When there are a lot of machines in the cluster and some of them lose contact with the others, then how to decide who stores the latest version of the data? Just assigning a witness server is not enough, because it can also lose contact with the entire cluster. In addition, in a split brain situation, several machines can record different versions of the same data – and you need to somehow determine which one is the most relevant. To solve this problem, people came up with consensus algorithms. They allow several identical machines to come to a single result on any issue by voting. In 1989, the first such algorithm, Paxos, was published, and in 2014, Stanford guys came up with a simpler Raft to implement. Strictly speaking, in order for a cluster of (2N + 1) servers to reach consensus, it is enough that it has at the same time no more than N failures. To survive 2 failures, the cluster must have at least 5 servers.

Relational DBMS Scaling

Most databases that developers are used to working with support of relational algebra.
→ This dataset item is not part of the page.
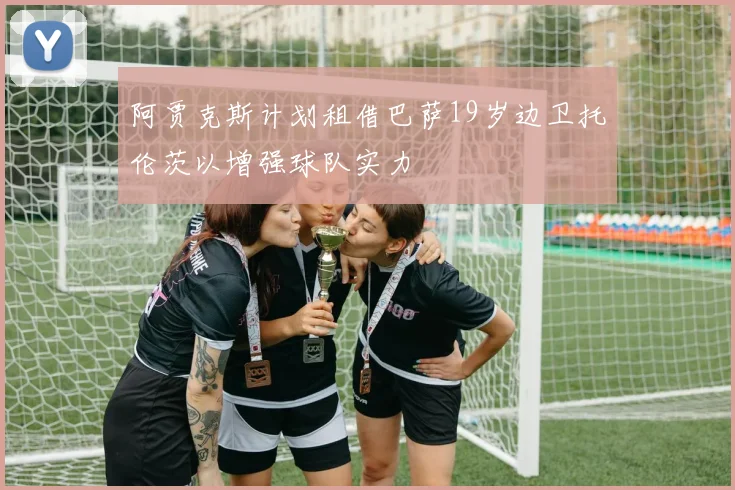 阿贾克斯计划租借巴萨19岁边卫托伦茨以增强球队实力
The data is stored in tables and you need to join the data from different tables by JOIN operation. Lets consider an example of a database and a simple query to it.
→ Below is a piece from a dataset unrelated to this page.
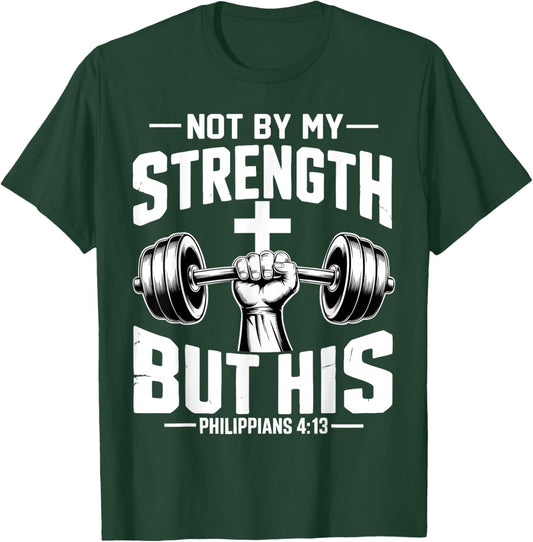 Not by My Strength But His Jesus Workout Gym Christian Faith T-Shirt - T-Shirt | Forest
Assume A.id is a primary key with a clustered index. Then the optimizer will build a plan that will most likely first select the necessary records from table A and then take the appropriate links to the records in table B from a suitable index (A, B). The execution time of this query grows logarithmically from the number of records in the tables.
Now imagine that the data is distributed across four servers in the cluster and you need to execute the same query:

If the DBMS doesn’t want to view all the records of the entire cluster, then it will probably try to find records with A.id equal to 128, 129, or 130 and find the appropriate records for them from table B. But if A.id is not a shard key, then the DBMS in advance cannot know which server the data of table A is on. You will have to contact all the servers anyway to find out if there are A.id records suitable for our condition. Then each server can make a JOIN inside itself, but this is not enough. You see, we need the record on node 2 in the sample, but there is no record with A.id = 128? If nodes 1 and 2 will do JOIN independently, then the query result will be incomplete – we will not receive some of the data.
Therefore, to fulfill this request, each server must turn to everyone else. Runtime grows quadratically on the number of servers. (You are lucky if you can shard all tables with the same key, then you don’t need to go around all the servers. However, in practice this is unrealistic – there will always be queries where fetching is not based on the shard key.)
Thus, JOIN operations scale fundamentally poorly and this is a real problem of the relational approach.

NoSQL approach

Difficulties with scaling classic DBMSs have led people to come up with NoSQL databases that don’t have a JOIN operation. No joins – no problem. But there are no ACID properties, but they did not mention this in marketing materials. Quickly found craftsmen who test the strength of various distributed systems and post the results publicly. It turned out that there are scenarios when the Redis cluster loses 45% of the stored data, the RabbitMQ cluster – 35% of messages, MongoDB – 9% of records, Cassandra – up to 5%. And we are talking about the loss after the cluster informed the client about the successful save. Usually you expect a higher level of reliability from the chosen technology.
Google has developed the Spanner database, which operates globally around the world. Spanner guarantees ACID properties, Serializability and more. They have atomic clocks in data centers that provide accurate time, and this allows you to build a global order of transactions without the need to forward network packets between continents. The idea of ​​Spanner is that it is better for programmers to deal with performance problems that arise with a large number of transactions than crutches around the lack of transactions. However, Spanner is a closed technology, it does not suit you if for some reason you do not want to depend on one vendor.
The natives of Google developed an open source analogue of Spanner and named it CockroachDB (“cockroach”, which should symbolize the survivability of the database).
As a result, today there are relational databases that scale well only vertically, what is expensive. And there are NoSQL solutions without transactions and without ACID guarantees (if you want ACID, write by your owm).
How to make mission-critical applications in which data does not fit on one server? New solutions appear on the market, and about one of them – FoundationDB – we will tell you more in the next articles.